● What is required
Answer these questions from the article on the Sibor spike:
1. How low did the three-month Sibor fall in August?
2. Around what level was the Sibor about 18 months ago, according to Mr Dennis Ng?
3. According to the banks Today spoke to, who will be affected by the latest upswing in the three-month Sibor?
____ Selected extract
Sibor spike not a cause for worry?

A SPIKE in the three-month Singapore interbank offered rate (Sibor) may spell higher housing loan rates for some, but mortgage experts say there is no cause for worry given the low base enjoyed by home owners for the past few months.

The benchmark Sibor, the rate at which banks lend to each other, for three months fell as low as 1 per cent in August. Amid recent financial turbulence, it soared from 1.76 per cent last week to 2.23 per cent before hovering at around 2 per cent yesterday.

Mr Dennis Ng, spokesman for mortgage consultancy, said 2 per cent is still considered low, given that the Sibor was around 3.5 per cent about 18 months ago, at which time home loan rates averaged around 4 to 5 per cent.

Banks that Today spoke to acknowledged the latest upswing in the three-month Sibor will affect those with home loan packages pegged to the interbank rate.
________
____ Data for analysis
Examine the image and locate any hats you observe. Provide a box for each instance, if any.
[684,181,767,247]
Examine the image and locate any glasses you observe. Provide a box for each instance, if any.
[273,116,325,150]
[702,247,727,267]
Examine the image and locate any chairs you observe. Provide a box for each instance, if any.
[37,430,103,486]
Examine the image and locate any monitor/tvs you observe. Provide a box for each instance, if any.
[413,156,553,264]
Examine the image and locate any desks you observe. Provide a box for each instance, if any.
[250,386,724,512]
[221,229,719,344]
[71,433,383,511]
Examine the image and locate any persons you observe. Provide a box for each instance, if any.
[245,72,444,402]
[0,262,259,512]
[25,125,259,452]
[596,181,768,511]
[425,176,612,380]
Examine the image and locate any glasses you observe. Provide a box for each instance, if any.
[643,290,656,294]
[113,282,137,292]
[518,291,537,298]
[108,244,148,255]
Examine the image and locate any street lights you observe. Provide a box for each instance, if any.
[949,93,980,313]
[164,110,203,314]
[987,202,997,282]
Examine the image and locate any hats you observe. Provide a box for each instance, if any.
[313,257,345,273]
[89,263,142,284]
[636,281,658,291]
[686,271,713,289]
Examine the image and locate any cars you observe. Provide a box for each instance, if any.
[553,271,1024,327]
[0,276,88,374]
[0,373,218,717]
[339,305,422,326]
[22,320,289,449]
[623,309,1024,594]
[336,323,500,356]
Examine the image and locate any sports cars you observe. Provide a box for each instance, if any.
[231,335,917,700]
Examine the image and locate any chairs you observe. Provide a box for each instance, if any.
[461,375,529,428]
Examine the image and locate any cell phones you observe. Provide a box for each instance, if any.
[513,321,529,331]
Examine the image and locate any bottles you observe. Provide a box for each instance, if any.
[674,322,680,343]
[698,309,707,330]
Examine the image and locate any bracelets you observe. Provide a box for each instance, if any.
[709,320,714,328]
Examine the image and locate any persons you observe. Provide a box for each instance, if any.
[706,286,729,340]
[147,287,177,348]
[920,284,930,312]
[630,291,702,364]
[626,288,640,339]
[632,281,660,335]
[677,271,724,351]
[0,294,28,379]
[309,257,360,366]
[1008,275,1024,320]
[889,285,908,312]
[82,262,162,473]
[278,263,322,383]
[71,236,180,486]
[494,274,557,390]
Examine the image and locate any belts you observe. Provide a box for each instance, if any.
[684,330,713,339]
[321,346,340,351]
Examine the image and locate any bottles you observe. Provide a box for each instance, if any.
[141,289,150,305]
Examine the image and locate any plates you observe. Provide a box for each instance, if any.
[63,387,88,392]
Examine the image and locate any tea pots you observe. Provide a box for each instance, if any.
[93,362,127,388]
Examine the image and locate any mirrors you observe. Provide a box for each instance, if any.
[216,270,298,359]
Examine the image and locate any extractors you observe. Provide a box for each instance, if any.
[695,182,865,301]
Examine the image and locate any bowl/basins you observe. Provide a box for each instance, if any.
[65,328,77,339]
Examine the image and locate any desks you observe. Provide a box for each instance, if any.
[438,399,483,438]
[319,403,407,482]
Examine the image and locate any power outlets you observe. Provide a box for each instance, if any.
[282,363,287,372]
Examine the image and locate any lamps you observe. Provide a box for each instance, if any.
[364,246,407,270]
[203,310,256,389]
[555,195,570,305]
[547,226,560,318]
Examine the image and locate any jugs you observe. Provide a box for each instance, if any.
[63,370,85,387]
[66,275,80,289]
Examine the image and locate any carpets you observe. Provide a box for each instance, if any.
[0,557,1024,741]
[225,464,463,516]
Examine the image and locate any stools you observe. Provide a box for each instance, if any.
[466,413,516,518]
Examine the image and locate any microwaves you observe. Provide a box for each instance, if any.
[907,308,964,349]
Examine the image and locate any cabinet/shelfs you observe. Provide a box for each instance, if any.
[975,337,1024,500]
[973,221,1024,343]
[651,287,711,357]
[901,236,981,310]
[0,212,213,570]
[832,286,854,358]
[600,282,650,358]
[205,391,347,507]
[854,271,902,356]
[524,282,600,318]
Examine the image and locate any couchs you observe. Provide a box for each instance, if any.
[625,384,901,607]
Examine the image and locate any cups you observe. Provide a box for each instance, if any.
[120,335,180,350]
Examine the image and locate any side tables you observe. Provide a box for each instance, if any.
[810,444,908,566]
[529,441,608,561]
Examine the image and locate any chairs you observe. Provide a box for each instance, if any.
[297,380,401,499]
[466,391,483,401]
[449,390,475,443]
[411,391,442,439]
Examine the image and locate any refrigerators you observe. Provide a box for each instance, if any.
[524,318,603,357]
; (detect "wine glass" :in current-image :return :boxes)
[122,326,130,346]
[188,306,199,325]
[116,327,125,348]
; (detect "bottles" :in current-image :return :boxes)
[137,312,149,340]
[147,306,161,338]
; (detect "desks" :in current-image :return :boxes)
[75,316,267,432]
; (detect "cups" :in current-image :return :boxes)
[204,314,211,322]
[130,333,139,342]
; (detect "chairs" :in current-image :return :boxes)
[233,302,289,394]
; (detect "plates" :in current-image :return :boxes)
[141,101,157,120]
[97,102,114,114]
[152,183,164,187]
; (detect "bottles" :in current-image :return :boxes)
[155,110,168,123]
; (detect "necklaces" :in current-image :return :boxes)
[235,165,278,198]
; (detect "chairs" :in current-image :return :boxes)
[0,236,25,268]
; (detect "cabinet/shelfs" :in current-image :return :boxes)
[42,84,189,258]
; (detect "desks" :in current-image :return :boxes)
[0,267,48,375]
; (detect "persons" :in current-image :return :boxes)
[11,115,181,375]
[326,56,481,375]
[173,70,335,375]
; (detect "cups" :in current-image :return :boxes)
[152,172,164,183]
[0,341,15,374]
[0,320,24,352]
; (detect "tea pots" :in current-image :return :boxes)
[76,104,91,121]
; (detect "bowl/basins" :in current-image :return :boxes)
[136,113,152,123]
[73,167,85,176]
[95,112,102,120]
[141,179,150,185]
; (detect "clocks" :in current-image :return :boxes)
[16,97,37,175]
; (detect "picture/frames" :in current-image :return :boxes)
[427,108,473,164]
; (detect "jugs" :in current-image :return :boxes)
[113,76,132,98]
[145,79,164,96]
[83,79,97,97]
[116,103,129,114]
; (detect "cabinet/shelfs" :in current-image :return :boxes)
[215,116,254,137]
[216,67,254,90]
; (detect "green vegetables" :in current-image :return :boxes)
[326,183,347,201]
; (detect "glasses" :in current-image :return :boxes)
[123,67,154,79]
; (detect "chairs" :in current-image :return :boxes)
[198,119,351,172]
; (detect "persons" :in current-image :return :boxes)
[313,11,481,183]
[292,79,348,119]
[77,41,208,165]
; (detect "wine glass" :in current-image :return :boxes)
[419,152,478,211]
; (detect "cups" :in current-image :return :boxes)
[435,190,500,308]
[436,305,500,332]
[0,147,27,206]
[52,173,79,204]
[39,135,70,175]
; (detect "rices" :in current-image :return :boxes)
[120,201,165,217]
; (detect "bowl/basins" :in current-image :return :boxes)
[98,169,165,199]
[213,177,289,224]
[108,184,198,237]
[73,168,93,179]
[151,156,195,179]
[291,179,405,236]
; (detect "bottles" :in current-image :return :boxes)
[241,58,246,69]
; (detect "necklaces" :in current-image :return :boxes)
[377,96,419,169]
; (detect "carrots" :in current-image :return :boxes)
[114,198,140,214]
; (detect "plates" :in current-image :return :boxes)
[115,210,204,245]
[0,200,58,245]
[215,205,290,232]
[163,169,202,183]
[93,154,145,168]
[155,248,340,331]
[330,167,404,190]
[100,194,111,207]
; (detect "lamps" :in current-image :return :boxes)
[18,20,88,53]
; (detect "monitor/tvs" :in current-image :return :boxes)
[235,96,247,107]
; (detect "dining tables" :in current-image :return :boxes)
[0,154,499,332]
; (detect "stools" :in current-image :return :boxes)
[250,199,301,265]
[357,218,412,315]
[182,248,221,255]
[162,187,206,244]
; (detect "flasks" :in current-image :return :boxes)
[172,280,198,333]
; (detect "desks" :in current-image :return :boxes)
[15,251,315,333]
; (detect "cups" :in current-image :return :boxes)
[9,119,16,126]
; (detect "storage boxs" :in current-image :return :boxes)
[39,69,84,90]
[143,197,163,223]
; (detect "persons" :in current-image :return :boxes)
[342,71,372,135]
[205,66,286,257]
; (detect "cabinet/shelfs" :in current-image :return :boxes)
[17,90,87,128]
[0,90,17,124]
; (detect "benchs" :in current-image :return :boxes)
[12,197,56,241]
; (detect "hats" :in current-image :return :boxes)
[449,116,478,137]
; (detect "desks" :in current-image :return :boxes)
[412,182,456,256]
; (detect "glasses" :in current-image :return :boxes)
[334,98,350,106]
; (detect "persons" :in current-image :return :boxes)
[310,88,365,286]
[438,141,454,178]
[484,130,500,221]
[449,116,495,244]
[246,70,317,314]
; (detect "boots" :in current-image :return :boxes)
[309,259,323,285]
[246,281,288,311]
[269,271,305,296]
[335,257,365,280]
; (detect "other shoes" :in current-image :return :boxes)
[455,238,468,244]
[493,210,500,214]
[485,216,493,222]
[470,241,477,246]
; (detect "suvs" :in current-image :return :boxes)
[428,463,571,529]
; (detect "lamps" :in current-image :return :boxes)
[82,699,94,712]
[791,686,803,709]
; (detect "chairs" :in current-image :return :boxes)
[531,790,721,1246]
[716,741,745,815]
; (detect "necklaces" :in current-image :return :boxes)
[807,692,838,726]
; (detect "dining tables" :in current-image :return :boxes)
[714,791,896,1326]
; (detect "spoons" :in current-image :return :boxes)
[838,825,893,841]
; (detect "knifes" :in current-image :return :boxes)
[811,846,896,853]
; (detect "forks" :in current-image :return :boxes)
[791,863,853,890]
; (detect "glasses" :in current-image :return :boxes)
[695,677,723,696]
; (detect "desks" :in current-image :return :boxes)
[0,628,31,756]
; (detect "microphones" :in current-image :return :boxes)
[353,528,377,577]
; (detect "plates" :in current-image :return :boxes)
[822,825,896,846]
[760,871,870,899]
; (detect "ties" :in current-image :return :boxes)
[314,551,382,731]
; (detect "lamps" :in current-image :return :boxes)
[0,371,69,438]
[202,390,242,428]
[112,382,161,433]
________
● Task solution
1. As low as 1 percent.
2. Around 3.5 percent.
3. Those with home loan packages pegged to the interbank rate.